Attackers are always on the hunt for the most reliable exploits to add to crimeware kits – and it appears they currently are eyeing a number of "critical" bugs in Java that remain unpatched for many users.
According to researchers, hackers have swapped out one such exploit from Neutrino, a popular underground exploit kit, in search of a more effective alternative.
Timo Hirvonen, a senior analyst at security firm F-Secure, discovered that since Monday, saboteurs had been taking advantage of CVE-2013-2463, which was patched in June for Java 7 but still exists in Java 6 because that platform is no longer supported unless customers have a special contract with Oracle.
But now, it appears the exploit for this vulnerability has been removed from Neutrino, Hirvonen told SCMagazine.com on Thursday.
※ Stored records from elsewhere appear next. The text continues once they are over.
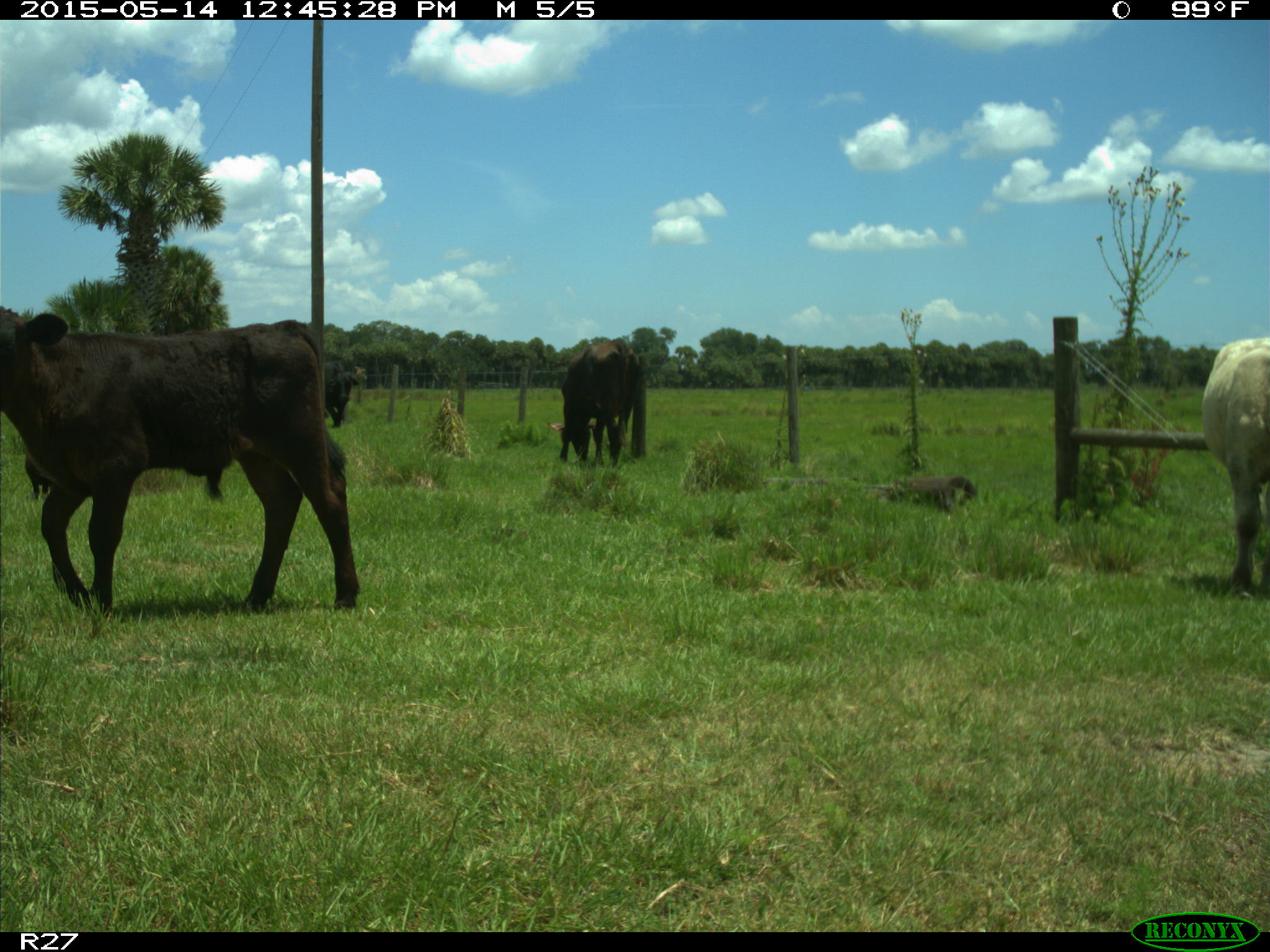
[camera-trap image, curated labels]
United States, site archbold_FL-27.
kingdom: Animalia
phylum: Chordata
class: Mammalia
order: Artiodactyla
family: Bovidae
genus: Bos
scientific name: Bos taurus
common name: domestic cow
Attackers are experimenting with similar vulnerabilities that have been patched in Java 7, but not version 6.
In Oracle's June critical patch update advisory, eight flaws in Java Runtime Environment's 2D sub-component, which is used to draw two-dimensional graphics, were assigned the top score of 10 out of 10 on Oracle's implementation of the Common Vulnerability Scoring System (CVSS).
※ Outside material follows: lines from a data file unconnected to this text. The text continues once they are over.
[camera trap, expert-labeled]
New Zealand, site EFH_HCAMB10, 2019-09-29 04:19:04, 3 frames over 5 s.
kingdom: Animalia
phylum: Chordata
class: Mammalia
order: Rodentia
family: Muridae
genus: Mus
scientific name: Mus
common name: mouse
So far, at least four of the bugs (CVE-2013-2463, 2471, 2465, and 2473) in the 2D sub-component of Java have been divulged in detail via proof-of-concept code being published online. The vulnerabilities leave Java users open to remote attack by attackers who do not require authentication, according to Oracle advisories.
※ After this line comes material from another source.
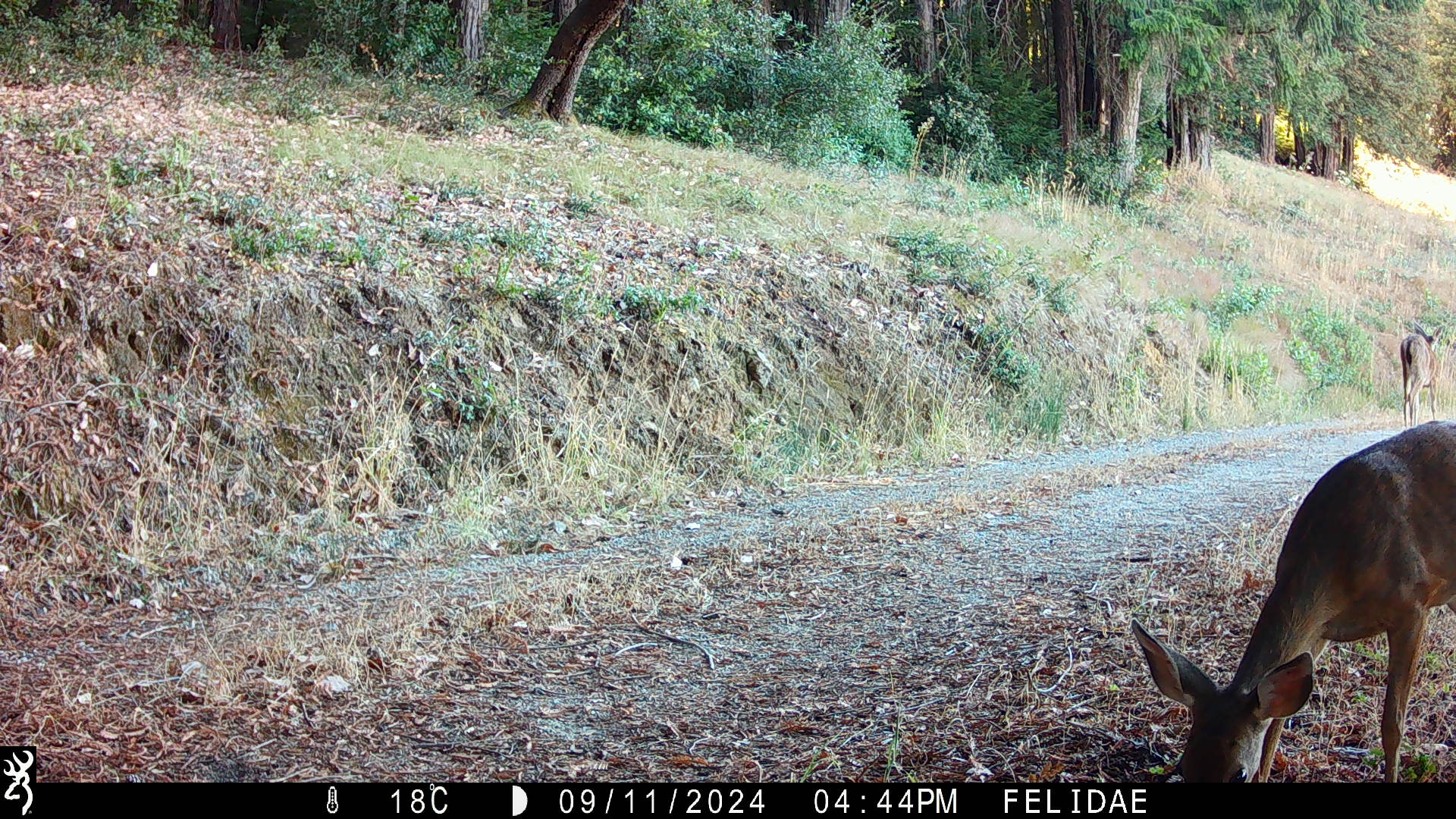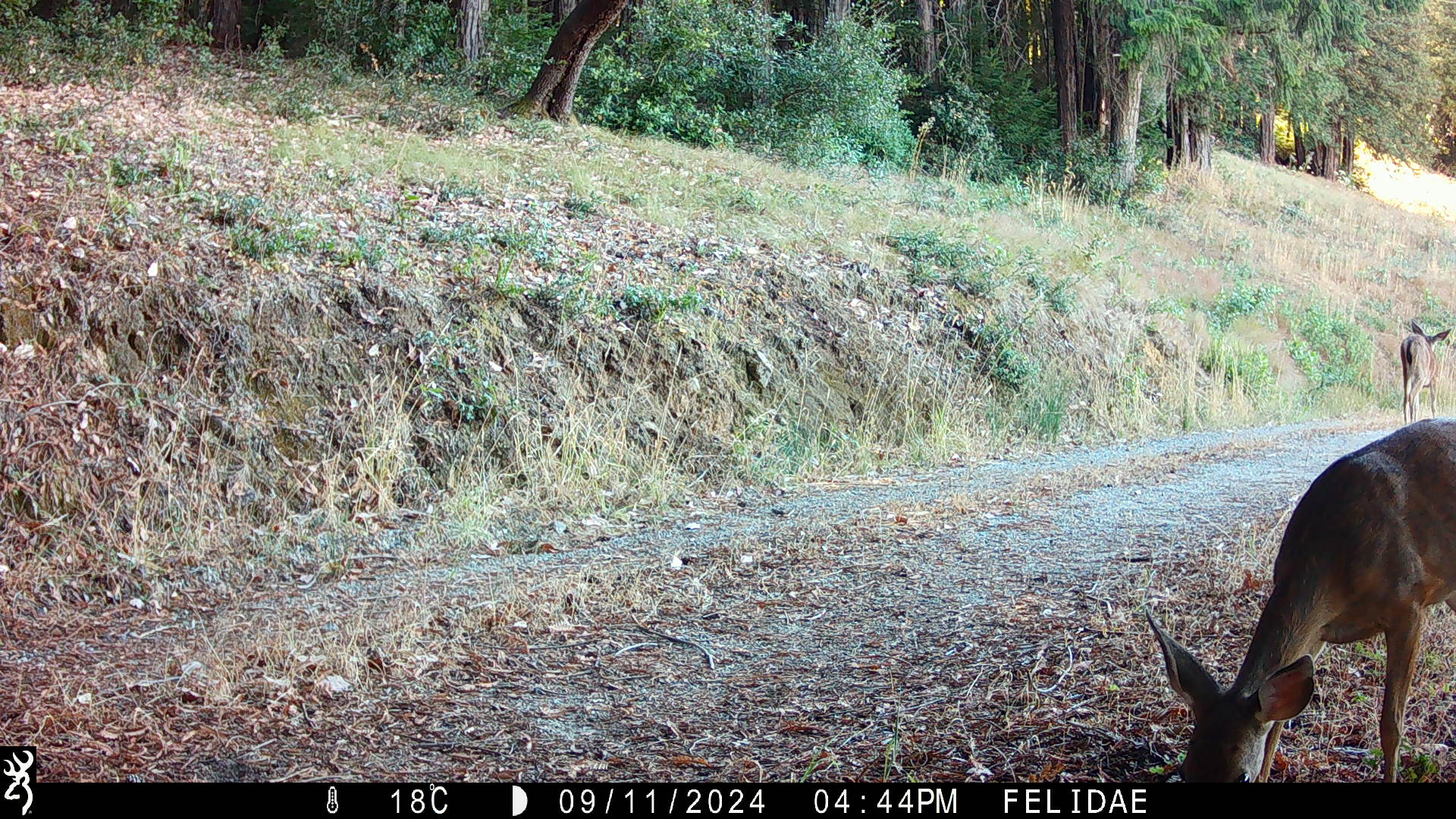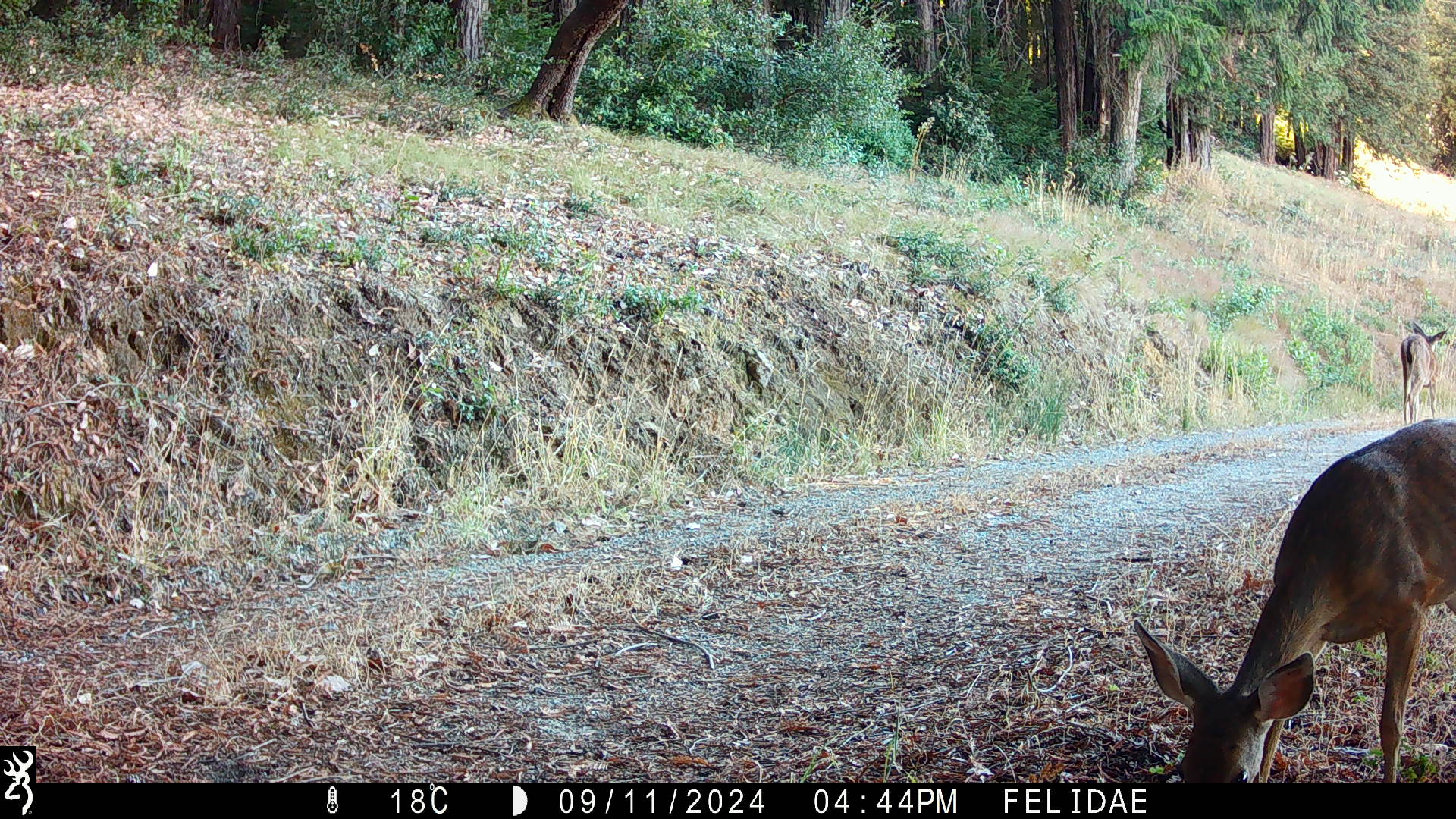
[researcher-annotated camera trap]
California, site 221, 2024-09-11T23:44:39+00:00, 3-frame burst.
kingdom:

Hirvonen said the four flaws are “highly similar,” but slight variances may have accounted for CVE-2013-2463 being nixed from the Neutrino exploit kit.
“It's actually very difficult to figure out how [they are] different exploits,” Hirvonen said of the disclosed bugs. “It's highly similar. I'm guessing what the cyber criminals will do is test which one of these exploits is the most reliable."
A researcher known as Kafeine said in a blog post that the that sellers of the exploit kit had already switched to another of the critical Java vulnerabilities, CVE-2013-2465, to determine if it was more effective in attacks.
"The reason is…that CVE-2013-2463 was not working for them," the researcher wrote. "[I]n fact no infection [occurred] with it [in the] past two days."
Half of Java users still are running version 6, cloud security company Qualys has found.